While these numbers make it seem like conservatives are making inroads, the Biden administration is moving at breakneck speed to fill even more vacancies than Trump.
“Confirming more than 234 judges — the number confirmed during Trump’s presidency — with lifetime appointments would provide Biden with the type of governing imprint that Trump, should he win in November, could not erase,” Politico excitedly reports, adding, “If Democrats can exceed 234 judges, they will have replaced about one-quarter of the federal judiciary and with an unprecedented level of diversity on the bench.”
We certainly hope Biden won’t be in the Oval Office next January 21, but these appointments will still help thwart Trump’s agenda should he win the election on November 5.
The most important judicial selection, of course, is that of a Supreme Court justice. Roe v. Wade and affirmative action in college admissions are gone, thanks to Donald Trump’s three High Court appointments, and reducing regulatory power is on the table this year. Currently, conservative-leaning justices hold a 6-3 edge, but Clarence Thomas and Samuel Alito are in their 70s, while John Roberts and Sonia Sotomayor are knocking on the door at age 69, so it’s possible the next president may need to appoint multiple replacements.
The mere idea that another Trump term might lead to an even greater conservative majority on the High Court worries people like former Obama adviser Dan Pfeiffer.

## Challenge A
Please recast the rows below as a numbered list, from the line containing "Which element of" through the end of the rows, leaving out blank lines.

## The records
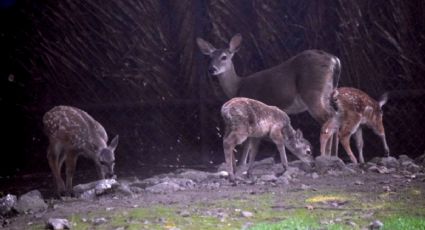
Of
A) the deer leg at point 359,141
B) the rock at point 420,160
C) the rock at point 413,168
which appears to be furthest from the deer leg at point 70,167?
the rock at point 420,160

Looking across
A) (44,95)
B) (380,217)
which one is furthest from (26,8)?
(380,217)

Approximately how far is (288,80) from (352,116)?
1.15 m

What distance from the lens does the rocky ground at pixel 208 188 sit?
6039mm

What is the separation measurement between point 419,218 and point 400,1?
4628mm

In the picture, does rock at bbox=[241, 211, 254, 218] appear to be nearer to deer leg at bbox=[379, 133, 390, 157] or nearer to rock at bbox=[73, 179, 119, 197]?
rock at bbox=[73, 179, 119, 197]

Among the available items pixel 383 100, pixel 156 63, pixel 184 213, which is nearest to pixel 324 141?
pixel 383 100

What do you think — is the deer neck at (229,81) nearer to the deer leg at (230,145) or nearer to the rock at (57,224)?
the deer leg at (230,145)

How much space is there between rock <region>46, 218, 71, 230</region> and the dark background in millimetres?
4498

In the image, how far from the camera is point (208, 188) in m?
6.98

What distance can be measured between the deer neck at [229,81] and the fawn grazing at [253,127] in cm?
220

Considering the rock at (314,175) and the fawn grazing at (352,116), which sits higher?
the fawn grazing at (352,116)

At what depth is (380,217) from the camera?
509 cm

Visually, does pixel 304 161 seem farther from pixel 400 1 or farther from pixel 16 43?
pixel 16 43

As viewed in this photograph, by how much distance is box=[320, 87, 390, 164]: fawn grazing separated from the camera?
8.56 metres
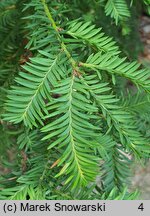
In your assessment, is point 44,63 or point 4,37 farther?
point 4,37

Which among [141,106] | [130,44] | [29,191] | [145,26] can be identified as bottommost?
[29,191]

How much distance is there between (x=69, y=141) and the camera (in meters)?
0.53

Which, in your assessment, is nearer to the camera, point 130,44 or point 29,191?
point 29,191

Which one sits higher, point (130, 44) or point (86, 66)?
point (130, 44)

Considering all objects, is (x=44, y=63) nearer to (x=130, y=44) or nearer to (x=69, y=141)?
(x=69, y=141)

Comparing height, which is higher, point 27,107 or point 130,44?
point 130,44

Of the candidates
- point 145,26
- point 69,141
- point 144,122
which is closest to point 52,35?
point 69,141

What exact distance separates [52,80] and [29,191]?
0.63ft

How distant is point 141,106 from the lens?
77 centimetres

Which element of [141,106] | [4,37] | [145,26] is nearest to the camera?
[141,106]

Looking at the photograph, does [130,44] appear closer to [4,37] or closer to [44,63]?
[4,37]

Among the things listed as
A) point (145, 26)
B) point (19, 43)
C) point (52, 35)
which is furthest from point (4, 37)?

## Challenge B
Copy the stretch of the passage on judicial appointments from "We certainly hope" through "adviser Dan Pfeiffer.".

## Exercise response A
1. Which element of [141,106] | [4,37] | [145,26] is nearest to the camera?
2. [141,106]
3. Looking at the photograph, does [130,44] appear closer to [4,37] or closer to [44,63]?
4. [4,37]
5. Among the things listed as
6. A) point (145, 26)
7. B) point (19, 43)
8. C) point (52, 35)
9. which is furthest from point (4, 37)?

## Exercise response B
We certainly hope Biden won’t be in the Oval Office next January 21, but these appointments will still help thwart Trump’s agenda should he win the election on November 5.
The most important judicial selection, of course, is that of a Supreme Court justice. Roe v. Wade and affirmative action in college admissions are gone, thanks to Donald Trump’s three High Court appointments, and reducing regulatory power is on the table this year. Currently, conservative-leaning justices hold a 6-3 edge, but Clarence Thomas and Samuel Alito are in their 70s, while John Roberts and Sonia Sotomayor are knocking on the door at age 69, so it’s possible the next president may need to appoint multiple replacements.
The mere idea that another Trump term might lead to an even greater conservative majority on the High Court worries people like former Obama adviser Dan Pfeiffer.